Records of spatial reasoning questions
----

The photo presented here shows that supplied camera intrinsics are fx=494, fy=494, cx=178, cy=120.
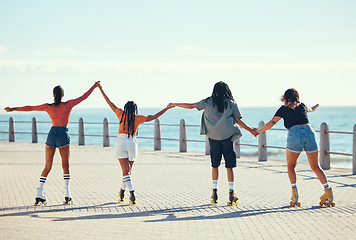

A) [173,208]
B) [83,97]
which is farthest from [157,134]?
[173,208]

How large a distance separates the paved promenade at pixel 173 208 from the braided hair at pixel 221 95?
160 cm

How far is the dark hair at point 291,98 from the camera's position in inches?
303

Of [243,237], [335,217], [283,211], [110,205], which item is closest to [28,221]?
[110,205]

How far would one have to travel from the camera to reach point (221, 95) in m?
7.66

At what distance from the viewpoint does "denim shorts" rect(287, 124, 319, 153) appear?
7.71m

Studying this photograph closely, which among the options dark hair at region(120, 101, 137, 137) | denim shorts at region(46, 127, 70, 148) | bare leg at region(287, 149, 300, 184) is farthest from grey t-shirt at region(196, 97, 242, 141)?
denim shorts at region(46, 127, 70, 148)

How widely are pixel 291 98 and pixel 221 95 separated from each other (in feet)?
3.59

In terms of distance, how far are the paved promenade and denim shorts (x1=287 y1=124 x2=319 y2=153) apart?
3.16 ft

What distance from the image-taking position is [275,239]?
575 centimetres

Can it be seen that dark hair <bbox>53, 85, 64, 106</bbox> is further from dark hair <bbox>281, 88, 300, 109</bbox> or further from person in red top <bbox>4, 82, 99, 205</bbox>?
dark hair <bbox>281, 88, 300, 109</bbox>

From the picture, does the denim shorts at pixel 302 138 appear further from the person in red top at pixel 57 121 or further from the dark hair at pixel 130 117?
the person in red top at pixel 57 121

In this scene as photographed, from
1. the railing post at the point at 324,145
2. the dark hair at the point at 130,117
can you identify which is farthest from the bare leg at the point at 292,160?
the railing post at the point at 324,145

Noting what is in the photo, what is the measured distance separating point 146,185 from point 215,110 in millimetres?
3299

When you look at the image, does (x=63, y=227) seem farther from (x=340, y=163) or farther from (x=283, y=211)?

----

Requirements>
All of the entries need to be transcribed word for word; pictures are left out.

Reply to the exercise>
The photo presented here shows that supplied camera intrinsics are fx=494, fy=494, cx=178, cy=120.

A) [173,208]
B) [83,97]
which is farthest from [157,134]?
[173,208]

How large a distance separates the paved promenade at pixel 173 208 from the braided hair at pixel 221 95?
160 cm

How far is the dark hair at point 291,98 from the camera's position in inches?
303

Of [243,237], [335,217], [283,211], [110,205], which item is closest to [28,221]?
[110,205]

How far would one have to travel from the camera to reach point (221, 95) in m?
7.66

At what distance from the viewpoint does "denim shorts" rect(287, 124, 319, 153) appear?
7.71m

Studying this photograph closely, which among the options dark hair at region(120, 101, 137, 137) | denim shorts at region(46, 127, 70, 148) | bare leg at region(287, 149, 300, 184) is farthest from grey t-shirt at region(196, 97, 242, 141)?
denim shorts at region(46, 127, 70, 148)

How widely are pixel 291 98 and pixel 221 95 separated from each other (in feet)?
3.59

In terms of distance, how far are the paved promenade and denim shorts (x1=287 y1=124 x2=319 y2=153) apart?
3.16 ft

What distance from the image-taking position is [275,239]?
575 centimetres

Can it be seen that dark hair <bbox>53, 85, 64, 106</bbox> is further from dark hair <bbox>281, 88, 300, 109</bbox> or further from person in red top <bbox>4, 82, 99, 205</bbox>?
dark hair <bbox>281, 88, 300, 109</bbox>

From the picture, does the denim shorts at pixel 302 138 appear further from the person in red top at pixel 57 121 or further from the dark hair at pixel 130 117?
the person in red top at pixel 57 121

In this scene as photographed, from
1. the railing post at the point at 324,145
2. the dark hair at the point at 130,117
can you identify which is farthest from the bare leg at the point at 292,160?
the railing post at the point at 324,145

Noting what is in the photo, what is the measured distance separating point 146,185 from point 215,110 in millimetres?
3299

When you look at the image, does (x=63, y=227) seem farther from (x=340, y=163) or farther from (x=283, y=211)?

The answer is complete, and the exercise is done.